Work to be completed => Reproduce verbatim the stretch of the material below, from its first line through the line containing "Answer: the pink-tinged".

Given records =>
***
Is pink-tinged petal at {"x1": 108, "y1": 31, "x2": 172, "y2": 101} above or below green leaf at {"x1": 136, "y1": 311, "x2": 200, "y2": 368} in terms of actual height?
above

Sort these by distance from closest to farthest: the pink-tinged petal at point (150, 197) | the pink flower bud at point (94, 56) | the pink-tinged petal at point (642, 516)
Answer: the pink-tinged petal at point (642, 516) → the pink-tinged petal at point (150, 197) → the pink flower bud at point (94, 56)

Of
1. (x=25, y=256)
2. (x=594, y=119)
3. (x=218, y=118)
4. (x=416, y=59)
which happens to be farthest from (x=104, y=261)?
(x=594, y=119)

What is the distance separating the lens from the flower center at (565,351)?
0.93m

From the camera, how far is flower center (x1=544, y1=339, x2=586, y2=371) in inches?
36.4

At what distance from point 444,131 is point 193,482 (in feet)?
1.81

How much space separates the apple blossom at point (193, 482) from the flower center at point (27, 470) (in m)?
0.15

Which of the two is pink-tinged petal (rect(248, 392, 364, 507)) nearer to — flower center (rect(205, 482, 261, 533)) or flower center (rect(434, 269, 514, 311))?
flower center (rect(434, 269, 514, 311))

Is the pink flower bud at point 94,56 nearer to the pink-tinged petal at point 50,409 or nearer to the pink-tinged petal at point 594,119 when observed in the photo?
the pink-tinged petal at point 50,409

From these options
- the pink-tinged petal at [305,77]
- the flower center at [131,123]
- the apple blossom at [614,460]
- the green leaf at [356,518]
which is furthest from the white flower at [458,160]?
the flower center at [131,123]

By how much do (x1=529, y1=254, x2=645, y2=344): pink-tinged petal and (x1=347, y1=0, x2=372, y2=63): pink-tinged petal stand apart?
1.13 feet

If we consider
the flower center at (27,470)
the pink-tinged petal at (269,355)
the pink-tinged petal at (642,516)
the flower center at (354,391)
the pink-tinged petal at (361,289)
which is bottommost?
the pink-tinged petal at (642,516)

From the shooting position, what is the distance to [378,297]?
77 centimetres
***
Answer =>
Is pink-tinged petal at {"x1": 108, "y1": 31, "x2": 172, "y2": 101} above or below green leaf at {"x1": 136, "y1": 311, "x2": 200, "y2": 368} in terms of actual height?
above

Sort these by distance from closest to farthest: the pink-tinged petal at point (150, 197) | the pink flower bud at point (94, 56) | the pink-tinged petal at point (642, 516)
Answer: the pink-tinged petal at point (642, 516) → the pink-tinged petal at point (150, 197) → the pink flower bud at point (94, 56)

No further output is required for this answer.